═════ Data excerpts ═════

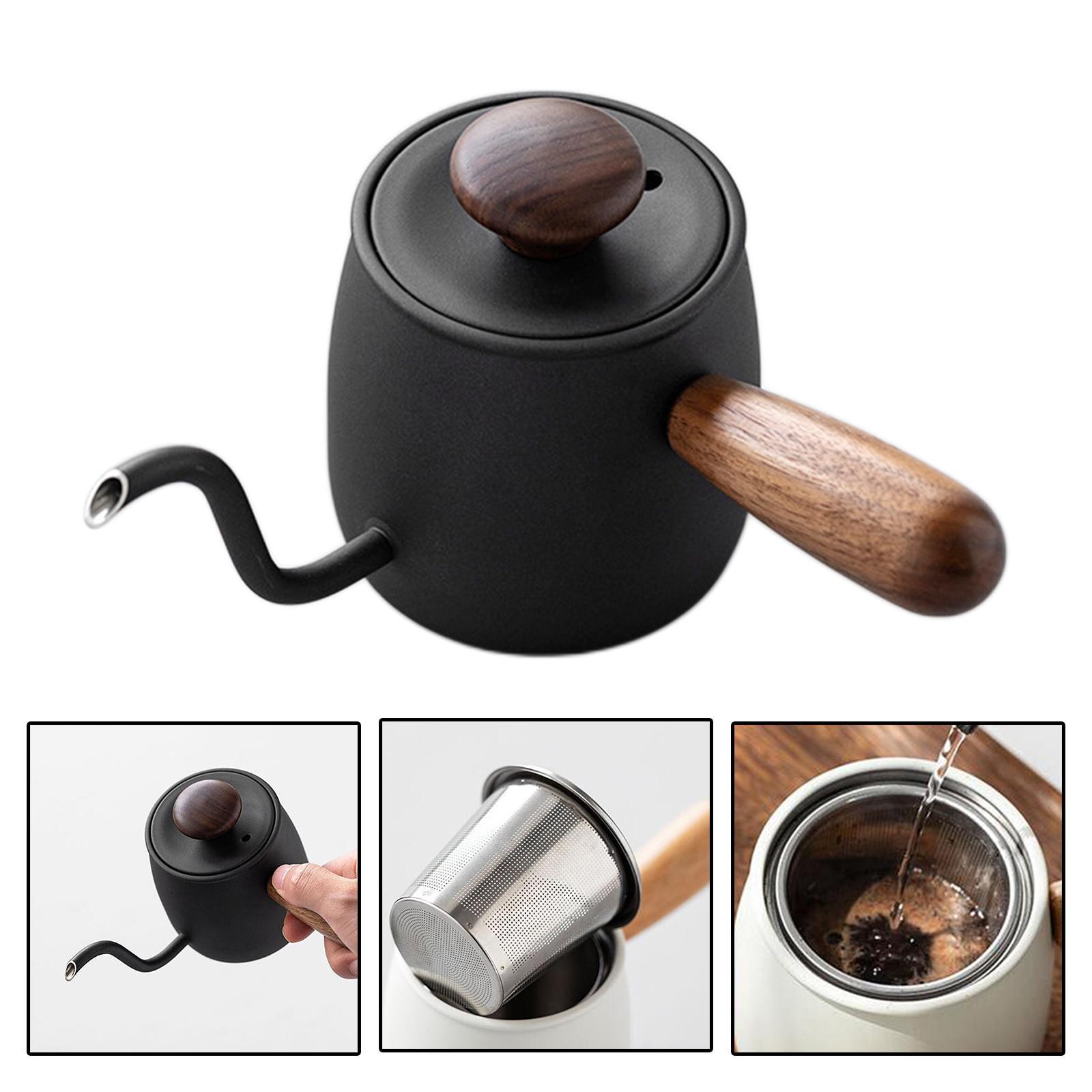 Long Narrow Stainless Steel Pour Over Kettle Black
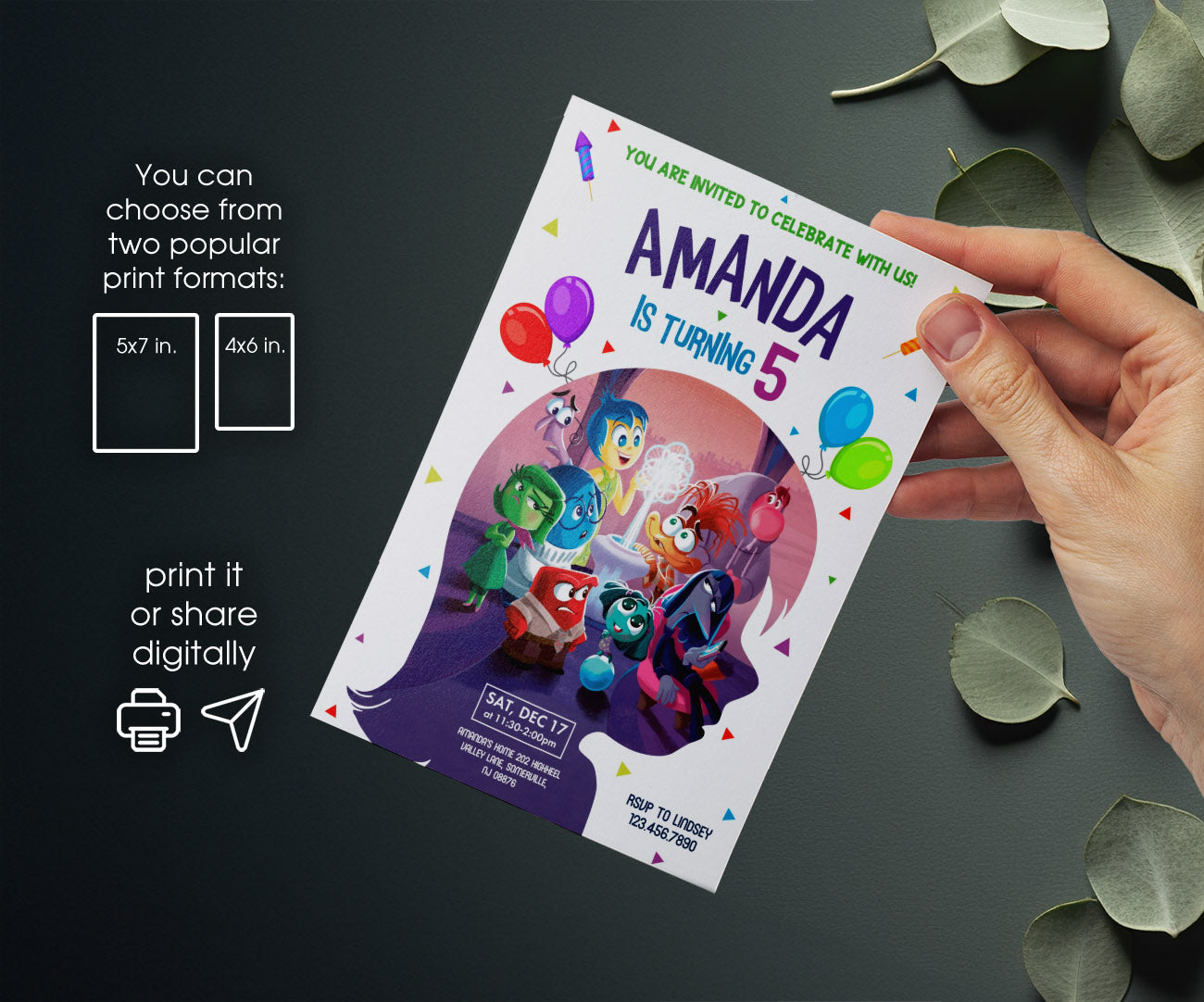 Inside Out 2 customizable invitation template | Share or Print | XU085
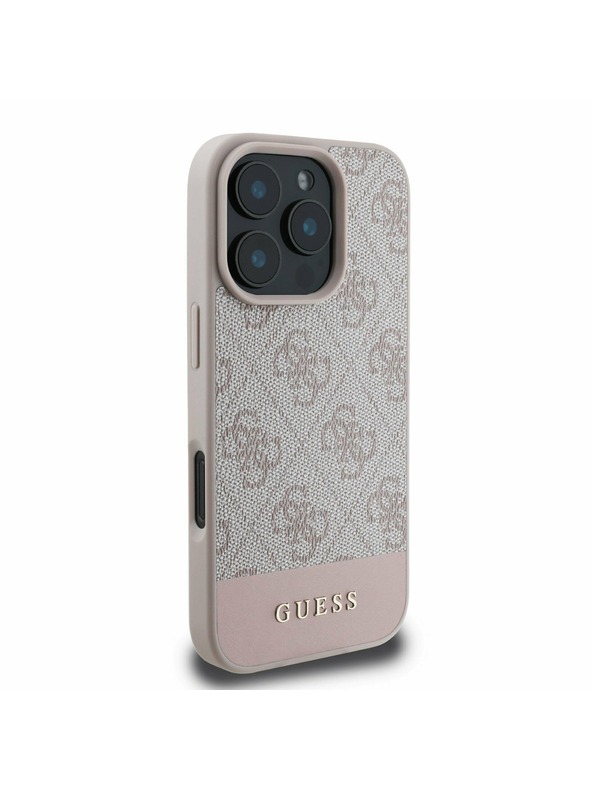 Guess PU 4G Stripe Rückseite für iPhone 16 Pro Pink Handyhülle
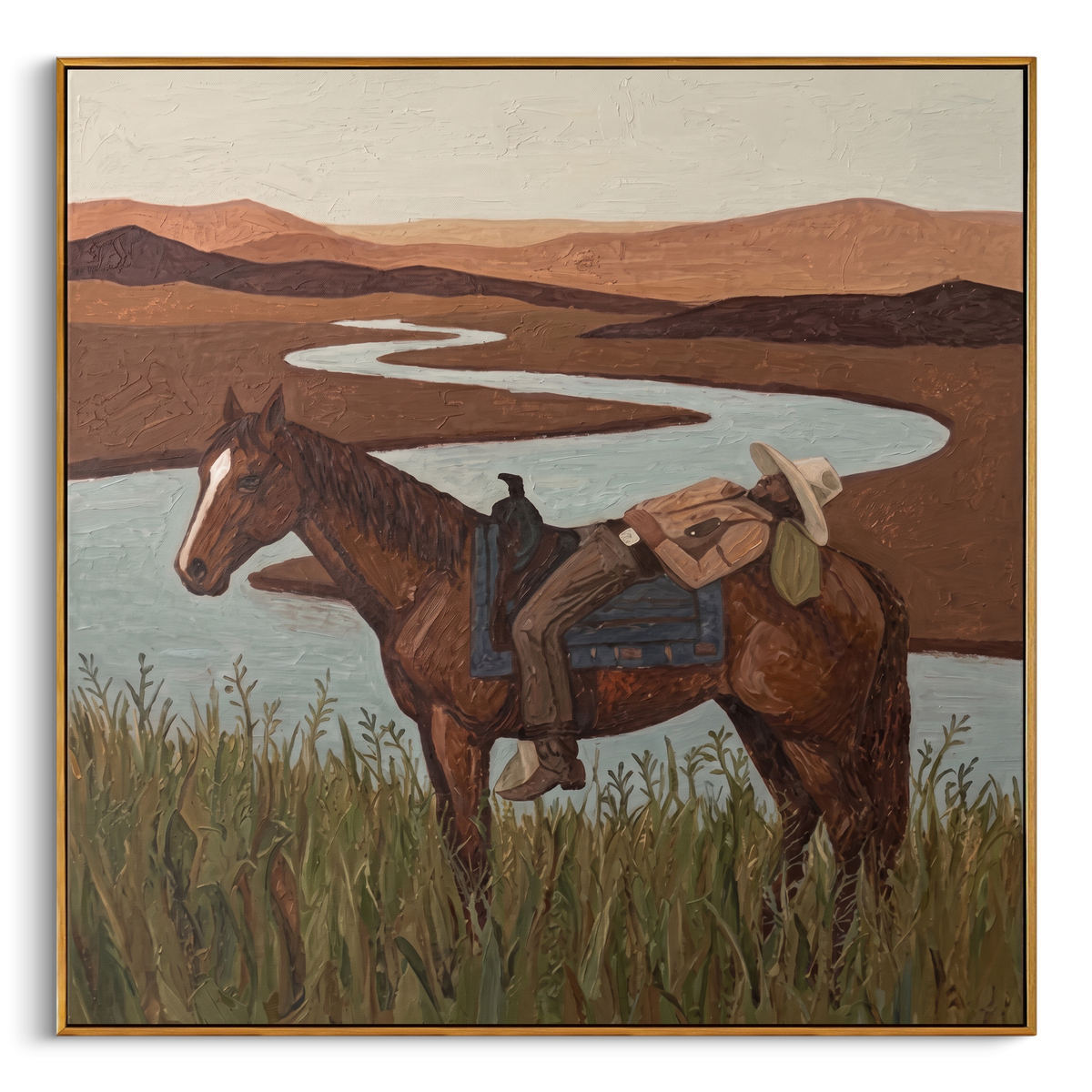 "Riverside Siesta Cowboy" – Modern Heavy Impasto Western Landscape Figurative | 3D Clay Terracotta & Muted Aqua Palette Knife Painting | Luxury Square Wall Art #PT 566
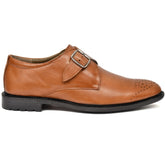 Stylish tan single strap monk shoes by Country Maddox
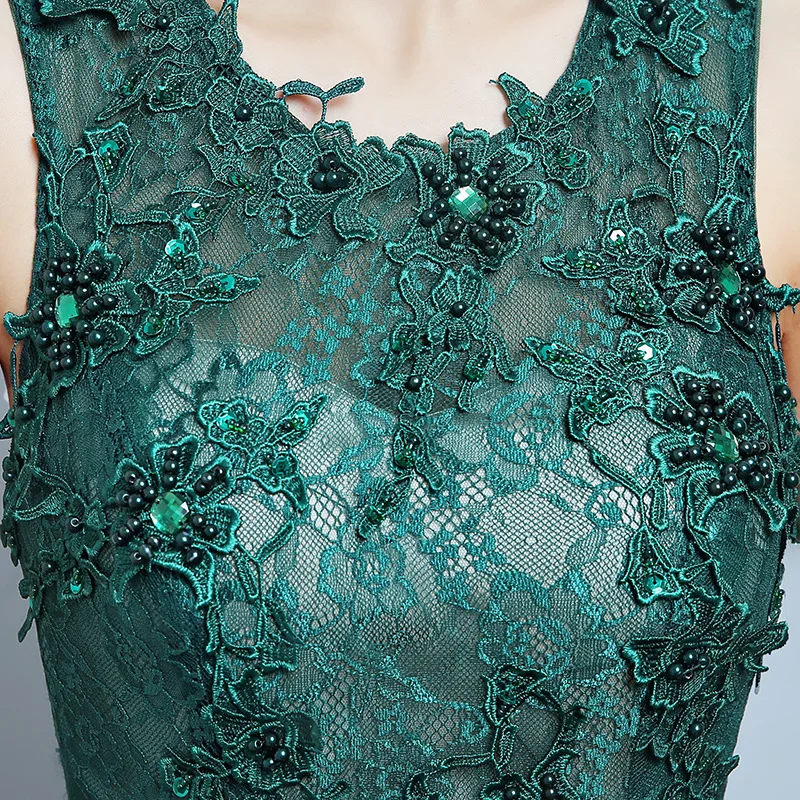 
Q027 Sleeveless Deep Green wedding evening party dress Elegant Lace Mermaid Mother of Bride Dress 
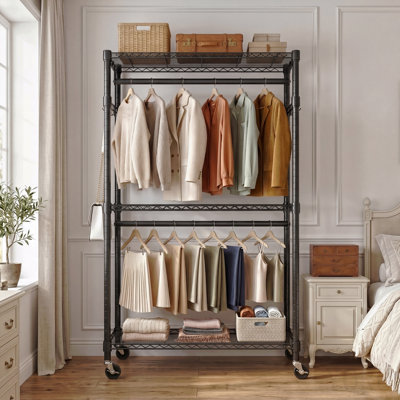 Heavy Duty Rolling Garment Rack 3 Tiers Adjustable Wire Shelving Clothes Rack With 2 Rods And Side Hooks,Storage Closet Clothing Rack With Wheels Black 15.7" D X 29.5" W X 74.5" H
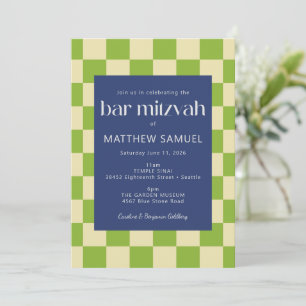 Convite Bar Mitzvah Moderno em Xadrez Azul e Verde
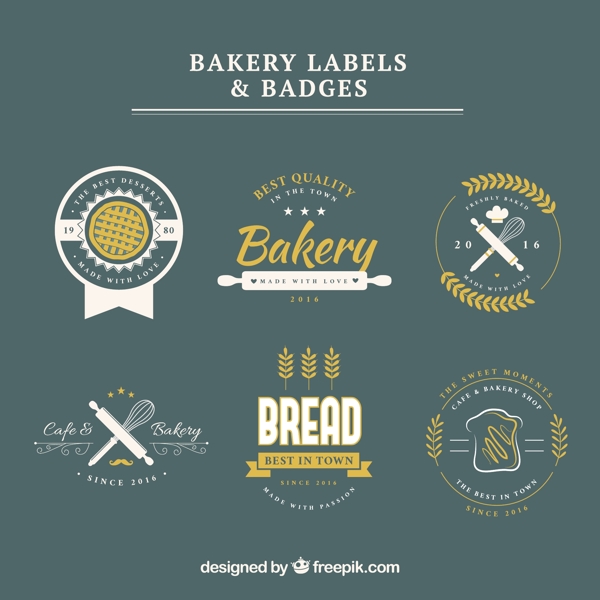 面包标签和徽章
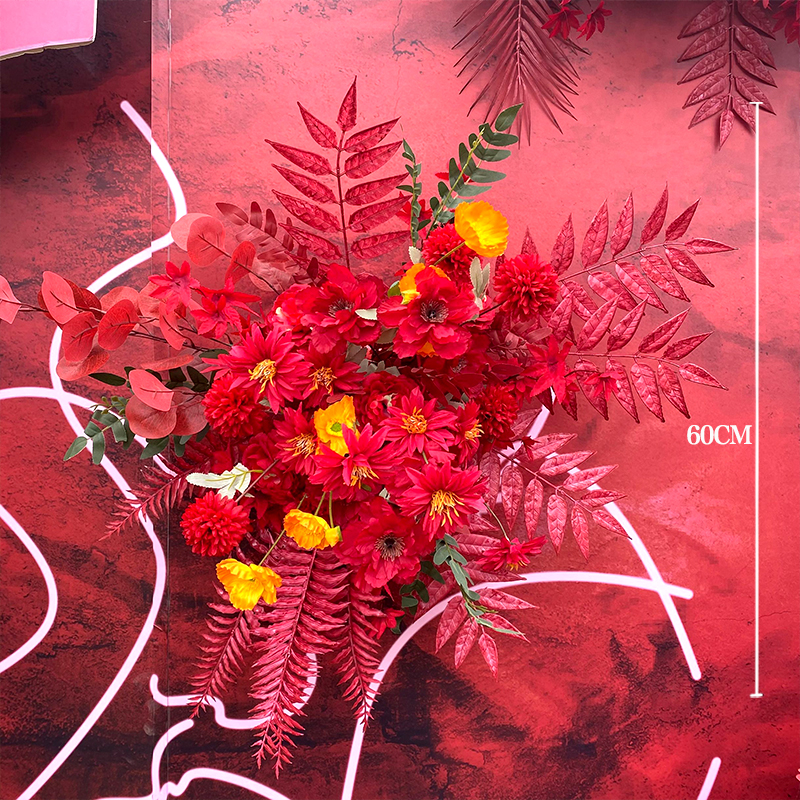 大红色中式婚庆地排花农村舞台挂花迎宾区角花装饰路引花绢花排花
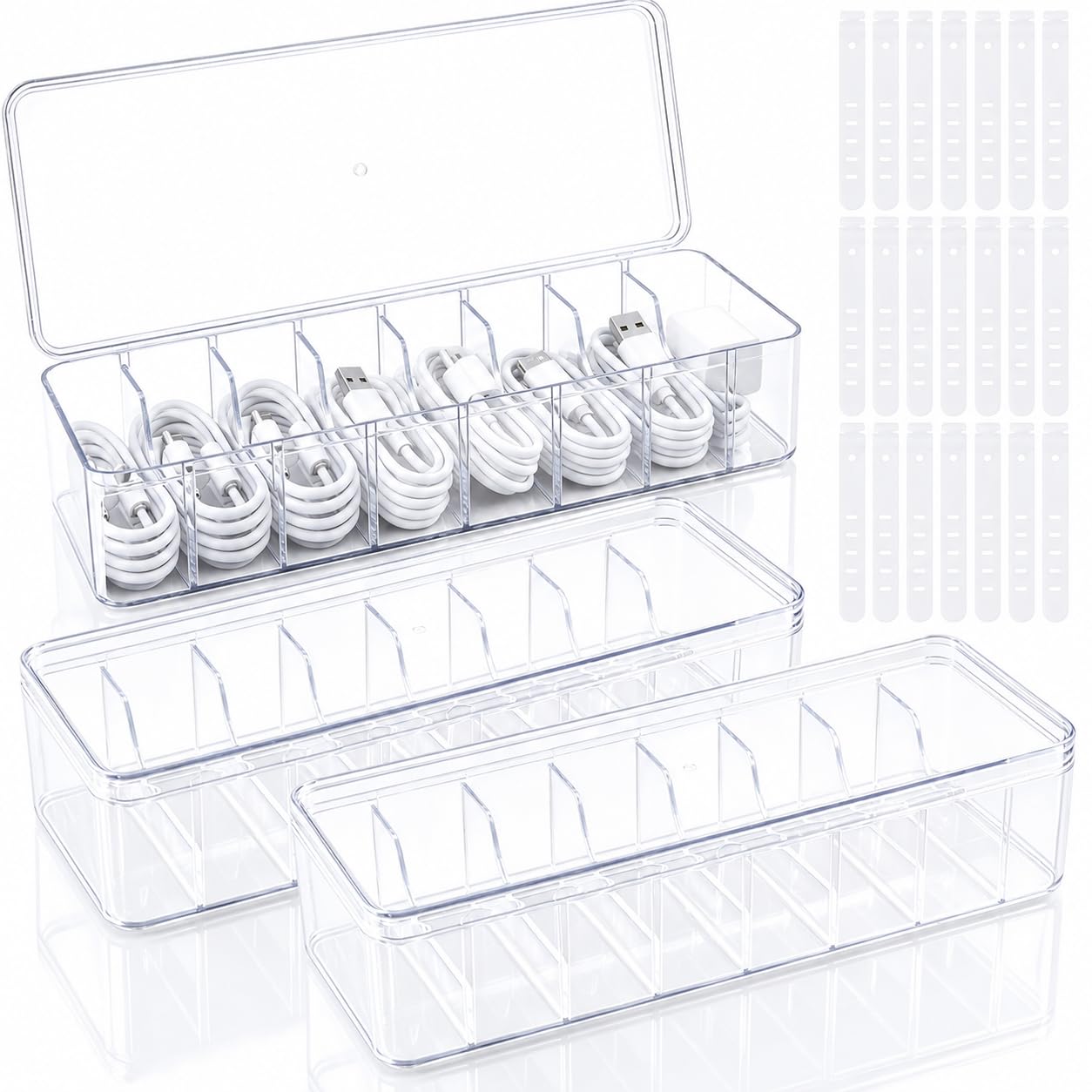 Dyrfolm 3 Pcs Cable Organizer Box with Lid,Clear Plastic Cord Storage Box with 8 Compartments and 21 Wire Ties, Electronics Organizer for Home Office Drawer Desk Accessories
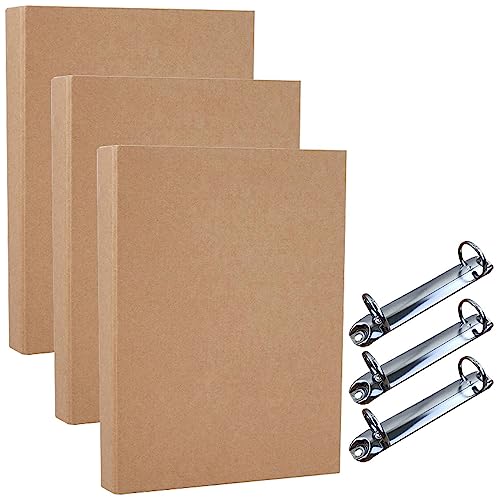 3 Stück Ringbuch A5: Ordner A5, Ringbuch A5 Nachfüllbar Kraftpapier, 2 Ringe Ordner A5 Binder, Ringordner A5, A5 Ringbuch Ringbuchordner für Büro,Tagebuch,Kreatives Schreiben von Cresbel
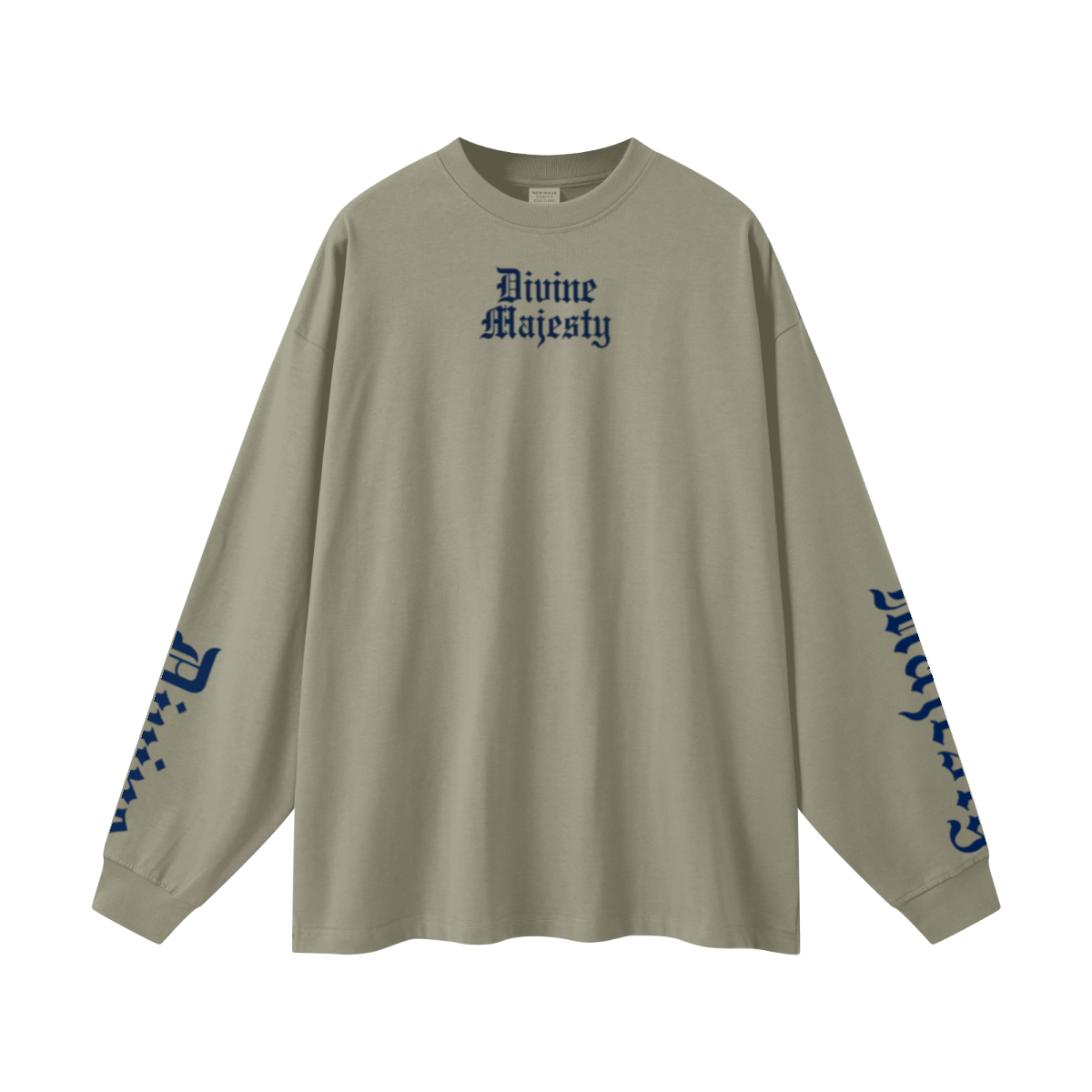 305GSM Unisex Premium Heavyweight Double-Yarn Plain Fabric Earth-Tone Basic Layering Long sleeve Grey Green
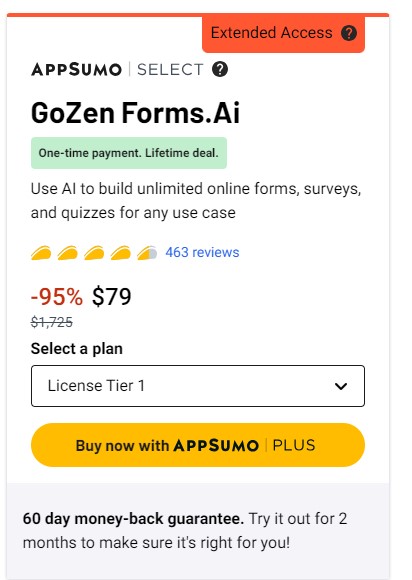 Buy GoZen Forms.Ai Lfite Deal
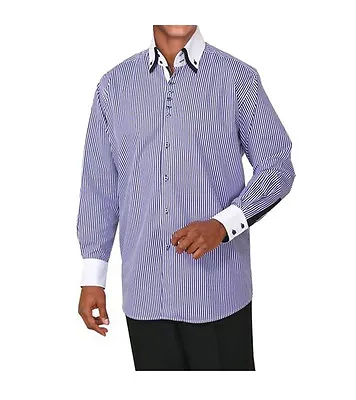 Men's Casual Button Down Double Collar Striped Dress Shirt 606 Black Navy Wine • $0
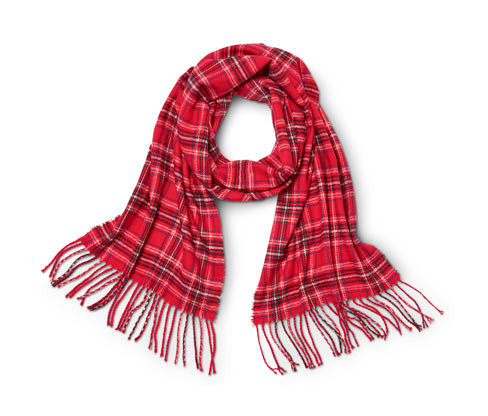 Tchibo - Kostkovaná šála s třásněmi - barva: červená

═════

How to complete this task: Repeat the data exactly. No pictures should appear.

Solved exercise:
 Long Narrow Stainless Steel Pour Over Kettle Black
 Inside Out 2 customizable invitation template | Share or Print | XU085
 Guess PU 4G Stripe Rückseite für iPhone 16 Pro Pink Handyhülle
 "Riverside Siesta Cowboy" – Modern Heavy Impasto Western Landscape Figurative | 3D Clay Terracotta & Muted Aqua Palette Knife Painting | Luxury Square Wall Art #PT 566
 Stylish tan single strap monk shoes by Country Maddox
Q027 Sleeveless Deep Green wedding evening party dress Elegant Lace Mermaid Mother of Bride Dress 
 Heavy Duty Rolling Garment Rack 3 Tiers Adjustable Wire Shelving Clothes Rack With 2 Rods And Side Hooks,Storage Closet Clothing Rack With Wheels Black 15.7" D X 29.5" W X 74.5" H
 Convite Bar Mitzvah Moderno em Xadrez Azul e Verde
 面包标签和徽章
 大红色中式婚庆地排花农村舞台挂花迎宾区角花装饰路引花绢花排花
 Dyrfolm 3 Pcs Cable Organizer Box with Lid,Clear Plastic Cord Storage Box with 8 Compartments and 21 Wire Ties, Electronics Organizer for Home Office Drawer Desk Accessories
 3 Stück Ringbuch A5: Ordner A5, Ringbuch A5 Nachfüllbar Kraftpapier, 2 Ringe Ordner A5 Binder, Ringordner A5, A5 Ringbuch Ringbuchordner für Büro,Tagebuch,Kreatives Schreiben von Cresbel
 305GSM Unisex Premium Heavyweight Double-Yarn Plain Fabric Earth-Tone Basic Layering Long sleeve Grey Green
 Buy GoZen Forms.Ai Lfite Deal
 Men's Casual Button Down Double Collar Striped Dress Shirt 606 Black Navy Wine • $0
 Tchibo - Kostkovaná šála s třásněmi - barva: červená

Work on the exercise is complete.